Weiss R G, Gloth S T, Kalil-Filho R, Chacko V P, Stern M D, Gerstenblith G
Peter Belfer Laboratory of the Cardiology Division, Department of Medicine, Johns Hopkins Hospital, Baltimore, Md. 21205.
Circ Res. 1992 Feb;70(2):392-408. doi: 10.1161/01.res.70.2.392.

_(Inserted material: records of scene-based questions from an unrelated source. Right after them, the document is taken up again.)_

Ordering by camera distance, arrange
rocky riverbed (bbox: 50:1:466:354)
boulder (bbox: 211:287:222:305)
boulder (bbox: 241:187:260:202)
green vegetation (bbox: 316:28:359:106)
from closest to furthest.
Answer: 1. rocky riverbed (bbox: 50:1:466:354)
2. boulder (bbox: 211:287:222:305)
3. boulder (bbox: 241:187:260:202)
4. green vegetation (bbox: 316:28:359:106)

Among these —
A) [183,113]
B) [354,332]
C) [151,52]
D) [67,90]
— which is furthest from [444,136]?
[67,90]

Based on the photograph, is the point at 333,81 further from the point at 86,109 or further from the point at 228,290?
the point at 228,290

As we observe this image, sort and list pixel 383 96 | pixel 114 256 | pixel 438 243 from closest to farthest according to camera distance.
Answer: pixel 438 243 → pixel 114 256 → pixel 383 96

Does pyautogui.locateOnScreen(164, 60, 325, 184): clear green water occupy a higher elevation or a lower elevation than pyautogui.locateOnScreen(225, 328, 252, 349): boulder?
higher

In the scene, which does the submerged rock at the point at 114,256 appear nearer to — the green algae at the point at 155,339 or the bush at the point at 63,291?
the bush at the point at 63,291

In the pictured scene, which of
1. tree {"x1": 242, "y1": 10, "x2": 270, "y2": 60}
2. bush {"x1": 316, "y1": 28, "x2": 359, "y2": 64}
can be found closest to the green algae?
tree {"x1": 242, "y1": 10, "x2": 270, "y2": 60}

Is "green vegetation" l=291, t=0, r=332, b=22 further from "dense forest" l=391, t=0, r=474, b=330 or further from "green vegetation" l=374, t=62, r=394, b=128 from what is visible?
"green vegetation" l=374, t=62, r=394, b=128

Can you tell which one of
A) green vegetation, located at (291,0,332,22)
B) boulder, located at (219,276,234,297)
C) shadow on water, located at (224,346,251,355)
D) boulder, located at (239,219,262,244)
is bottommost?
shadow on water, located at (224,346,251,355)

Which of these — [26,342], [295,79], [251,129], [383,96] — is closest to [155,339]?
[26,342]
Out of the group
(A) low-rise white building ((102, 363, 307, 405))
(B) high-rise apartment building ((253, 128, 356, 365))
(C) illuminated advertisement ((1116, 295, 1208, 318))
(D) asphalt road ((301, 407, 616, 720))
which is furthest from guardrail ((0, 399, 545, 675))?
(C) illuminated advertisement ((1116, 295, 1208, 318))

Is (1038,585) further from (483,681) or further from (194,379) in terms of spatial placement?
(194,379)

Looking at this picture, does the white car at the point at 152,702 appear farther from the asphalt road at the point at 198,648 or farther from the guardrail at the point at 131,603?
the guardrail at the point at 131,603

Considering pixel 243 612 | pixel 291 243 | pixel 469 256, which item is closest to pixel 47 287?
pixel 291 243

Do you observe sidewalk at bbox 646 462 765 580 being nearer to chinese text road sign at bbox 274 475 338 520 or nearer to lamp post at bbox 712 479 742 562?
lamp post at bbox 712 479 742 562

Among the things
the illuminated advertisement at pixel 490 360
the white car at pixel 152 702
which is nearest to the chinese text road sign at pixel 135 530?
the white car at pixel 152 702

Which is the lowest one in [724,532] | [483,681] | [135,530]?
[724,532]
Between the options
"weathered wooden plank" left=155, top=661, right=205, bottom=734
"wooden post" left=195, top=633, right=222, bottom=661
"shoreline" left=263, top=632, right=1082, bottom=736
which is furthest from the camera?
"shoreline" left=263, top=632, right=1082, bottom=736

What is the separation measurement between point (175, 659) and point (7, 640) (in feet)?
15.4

Although the tricarboxylic acid (TCA) cycle is the prime means of carbon metabolism for energy generation in normal myocardium, the noninvasive quantification of TCA cycle flux in intact cardiac tissues is difficult. A novel approach for estimating citric acid cycle flux using 13C nuclear magnetic resonance (NMR) is presented and evaluated experimentally by comparison with measured myocardial oxygen consumption over a wide range of cardiac contractile function in intact, beating rat hearts. Continuous series of 13C NMR spectra, obtained after the introduction of [2-13C]acetate as substrate, quantified the time course of 13C appearance in the carbon positions of myocardial glutamate, which are sequentially enriched via citric acid cycle metabolism. A TCA cycle flux parameter was calculated using the premise that TCA cycle flux is inversely proportional to the time difference between 13C appearance in the C-4 and C-2 positions of glutamate (glutamate delta t50 [minutes]), which are enriched in subsequent "turns" of the TCA cycle. This TCA cycle flux parameter, termed KT, correlated strongly with myocardial oxygen consumption over a range of developed pressures in hearts perfused with 5 mM acetate (r = 0.98, p less than 0.001), as well as in separate studies in hearts perfused with 5 mM glucose and 0.5-0.8 mM acetate (r = 0.94, p less than 0.001). Results of numerical modeling of 13C glutamate kinetics suggest that this TCA cycle flux parameter, KT, is relatively insensitive to changes in metabolite pool sizes that could occur during metabolism of other substrates or during conditions of altered oxygen availability. Additional studies in separate hearts indicated that the time course of 13C appearance in citrate, which is predominantly mitochondrial in the rat heart, is similar to that in glutamate, further supporting the premise that the described 13C NMR parameters reflect mitochondrial citric acid cycle activity in intact cardiac tissues.
虽然三羧酸(TCA)循环是正常心肌中碳代谢产生能量的主要方式,但在完整心脏组织中对TCA循环通量进行无创定量却很困难。本文提出了一种使用13C核磁共振(NMR)估算柠檬酸循环通量的新方法,并通过与完整跳动大鼠心脏在广泛心脏收缩功能范围内测得的心肌耗氧量进行比较,进行了实验评估。在引入[2-13C]乙酸盐作为底物后获得的连续13C NMR光谱系列,对心肌谷氨酸碳位置上13C出现的时间进程进行了定量,这些位置通过柠檬酸循环代谢依次富集。使用TCA循环通量与谷氨酸C-4和C-2位置(谷氨酸δt50[分钟])上13C出现的时间差成反比这一前提来计算TCA循环通量参数,这两个位置在TCA循环的后续“轮次”中富集。这个称为KT的TCA循环通量参数,在灌注5 mM乙酸盐的心脏中,在一系列发育压力范围内与心肌耗氧量密切相关(r = 0.98,p小于0.001),在灌注5 mM葡萄糖和0.5 - 0.8 mM乙酸盐的心脏的单独研究中也是如此(r = 0.94,p小于0.001)。13C谷氨酸动力学的数值模拟结果表明,这个TCA循环通量参数KT对其他底物代谢过程中或氧可用性改变条件下可能发生的代谢物池大小变化相对不敏感。在单独心脏中的额外研究表明,柠檬酸中13C出现的时间进程(在大鼠心脏中主要存在于线粒体中)与谷氨酸中的相似,进一步支持了所描述的13C NMR参数反映完整心脏组织中线粒体柠檬酸循环活性这一前提。